Benefits of this New Media
- Most are 24/7
- Reach people personally in own time
- Low cost
- Spend is controllable
- Measurable – see what is working
- Sell to them, not waiting
- Generate immediate sales
- Message is instantly changeable
These communication media are the most effective marketing tools today. To be competitive, to not only survive the recession but be competitive in the future you must embrace them.
It is an excellent opportunity for creative marketing so it is important to be able to think outside the traditional box. You also require Vision, Passion and Commitment. Without this you will not be able to compete in this new environment.
We are in the knowledge age … when the person with the most knowledge always wins. Why it is important to keep learning. Continue to be creative, innovative and outwork your competitors.
It’s not about how hard you work. It’s about how much knowledge you have. And the power of your ideas. You have to be flexible, be creative and smart because today good is not good enough.
The reality is that it is tough out there and your competitors are also getting better at what they do.
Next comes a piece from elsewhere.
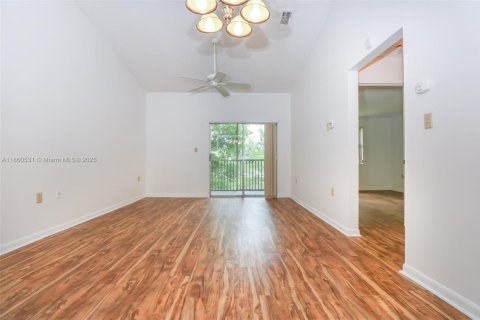 Condo in Miramar, Florida, 1 bedroom  № 1889703 - photo 7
You all need to set daily goals, be really excited to come to work in the morning and be surrounded by vibrant people with great ideas?
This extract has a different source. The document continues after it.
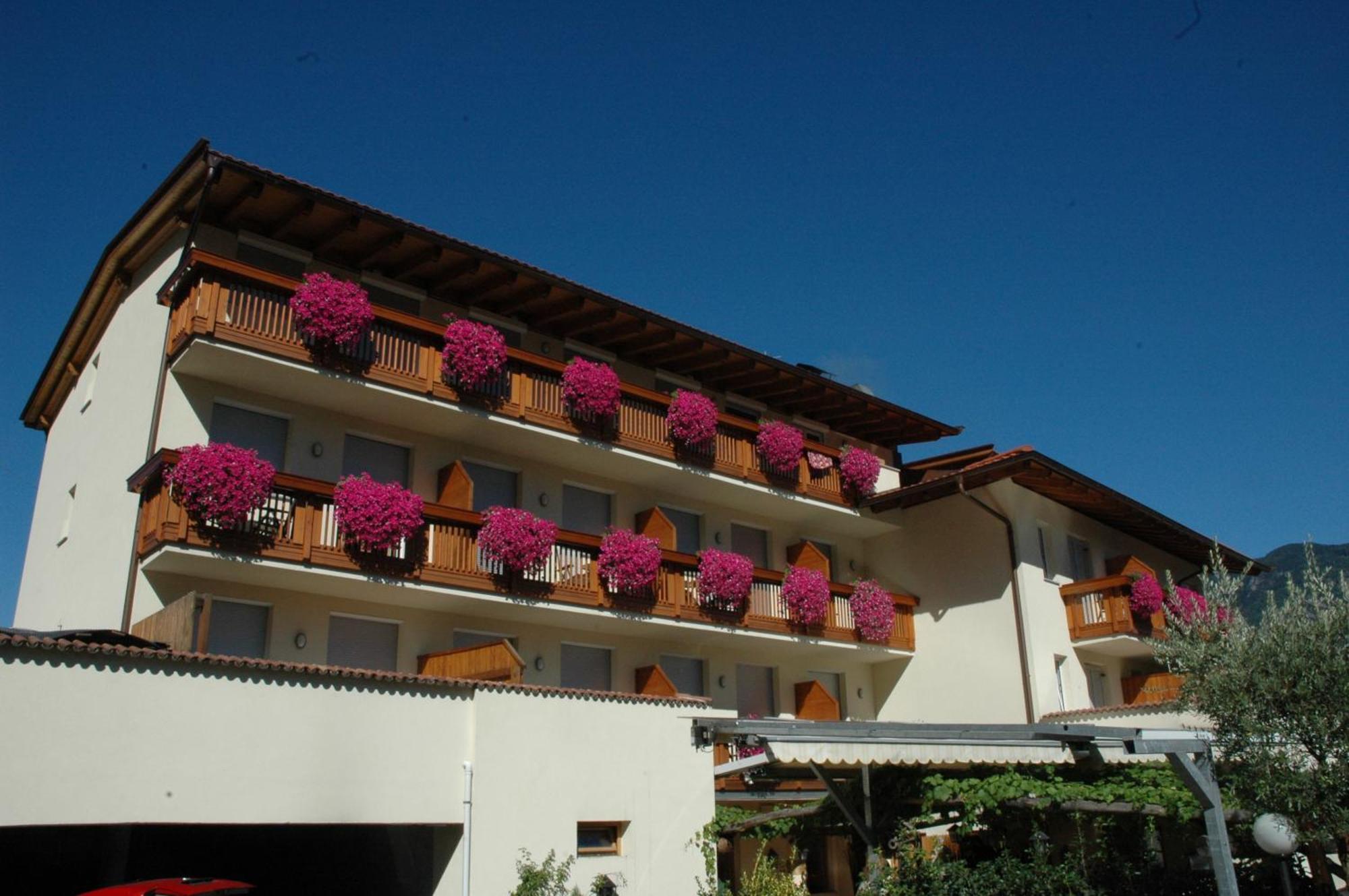 Hotel Loewenwirt Cermes Luaran gambar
We are the primary contributors to our own success. You need to take on board everything you have heard today, determine if any of it would improve your business, analyse your performance and make changes,…and do it now. You can’t improve by doing what everyone else does.
Ten years ago we talked about “internet years”, where technical advances each year were more than in the previous 7 years. Now we talk about “digital years”, 2-3 times faster than “internet years”. That means change today is happening 20 times faster than it did just 10 years ago.
In my opening comments I said that I believe this is not just a credit crunch but it is also a technology revolution. This is causing a double effect. To beat this recession and survive beyond it, you need to do business differently. To be able to prosper when the recession’s over will take a very different business than most people run today.
Dramatic changes now will not only get you through the recession but will stand you in good stead for the future. It is telling that it is the legacy companies that are the most affected by this recession.
So keep learning, change the way you do business. Most of all, be enthusiastic.